» YOUR GOAL
Copies of all lines that contain "colorDepth" are needed; take them from the data below.

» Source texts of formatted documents
•••••

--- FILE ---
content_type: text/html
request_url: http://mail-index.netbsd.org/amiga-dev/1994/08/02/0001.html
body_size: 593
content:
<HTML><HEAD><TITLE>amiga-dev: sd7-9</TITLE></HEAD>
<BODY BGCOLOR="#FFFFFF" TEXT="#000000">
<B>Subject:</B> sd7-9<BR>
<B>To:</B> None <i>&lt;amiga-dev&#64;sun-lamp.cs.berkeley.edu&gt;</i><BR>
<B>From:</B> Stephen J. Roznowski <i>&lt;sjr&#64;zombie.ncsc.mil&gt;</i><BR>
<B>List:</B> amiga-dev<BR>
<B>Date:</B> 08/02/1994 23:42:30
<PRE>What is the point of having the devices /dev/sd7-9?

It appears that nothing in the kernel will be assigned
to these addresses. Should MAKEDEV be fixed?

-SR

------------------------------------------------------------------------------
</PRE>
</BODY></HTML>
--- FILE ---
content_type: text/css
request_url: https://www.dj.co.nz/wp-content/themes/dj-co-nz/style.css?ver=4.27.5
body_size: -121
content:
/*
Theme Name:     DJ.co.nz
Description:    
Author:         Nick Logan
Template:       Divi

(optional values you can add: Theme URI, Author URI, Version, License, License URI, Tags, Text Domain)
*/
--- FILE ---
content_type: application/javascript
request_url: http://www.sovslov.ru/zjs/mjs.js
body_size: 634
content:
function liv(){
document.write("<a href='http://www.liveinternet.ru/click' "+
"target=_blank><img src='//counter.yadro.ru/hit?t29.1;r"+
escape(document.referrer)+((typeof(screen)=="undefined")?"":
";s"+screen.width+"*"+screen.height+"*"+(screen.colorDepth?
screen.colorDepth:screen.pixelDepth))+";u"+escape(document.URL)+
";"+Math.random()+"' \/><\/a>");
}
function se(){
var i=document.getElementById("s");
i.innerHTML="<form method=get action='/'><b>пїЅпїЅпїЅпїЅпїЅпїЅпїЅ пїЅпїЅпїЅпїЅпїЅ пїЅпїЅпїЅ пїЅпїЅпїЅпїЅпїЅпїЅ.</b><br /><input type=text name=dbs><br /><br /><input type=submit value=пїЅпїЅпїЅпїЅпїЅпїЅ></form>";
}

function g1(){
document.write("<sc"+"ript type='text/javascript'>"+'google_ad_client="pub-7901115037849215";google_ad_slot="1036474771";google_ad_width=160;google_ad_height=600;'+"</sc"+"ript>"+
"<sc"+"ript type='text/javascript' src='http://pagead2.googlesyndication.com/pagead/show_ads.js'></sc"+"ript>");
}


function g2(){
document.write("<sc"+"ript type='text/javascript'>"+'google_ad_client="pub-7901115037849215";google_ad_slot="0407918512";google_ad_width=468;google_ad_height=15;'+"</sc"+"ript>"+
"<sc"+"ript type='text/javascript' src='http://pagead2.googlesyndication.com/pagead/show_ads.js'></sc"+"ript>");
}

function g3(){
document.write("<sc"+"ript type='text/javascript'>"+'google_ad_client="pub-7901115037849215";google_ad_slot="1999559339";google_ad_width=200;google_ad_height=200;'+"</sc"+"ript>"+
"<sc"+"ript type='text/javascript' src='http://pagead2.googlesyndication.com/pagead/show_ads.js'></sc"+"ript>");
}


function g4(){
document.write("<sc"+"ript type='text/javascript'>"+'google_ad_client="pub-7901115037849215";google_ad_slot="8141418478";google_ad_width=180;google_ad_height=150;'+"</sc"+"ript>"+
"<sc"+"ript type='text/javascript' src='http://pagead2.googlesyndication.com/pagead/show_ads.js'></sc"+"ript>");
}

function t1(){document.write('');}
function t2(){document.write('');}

•••••

» TASK ANSWER
";s"+screen.width+"*"+screen.height+"*"+(screen.colorDepth?
screen.colorDepth:screen.pixelDepth))+";u"+escape(document.URL)+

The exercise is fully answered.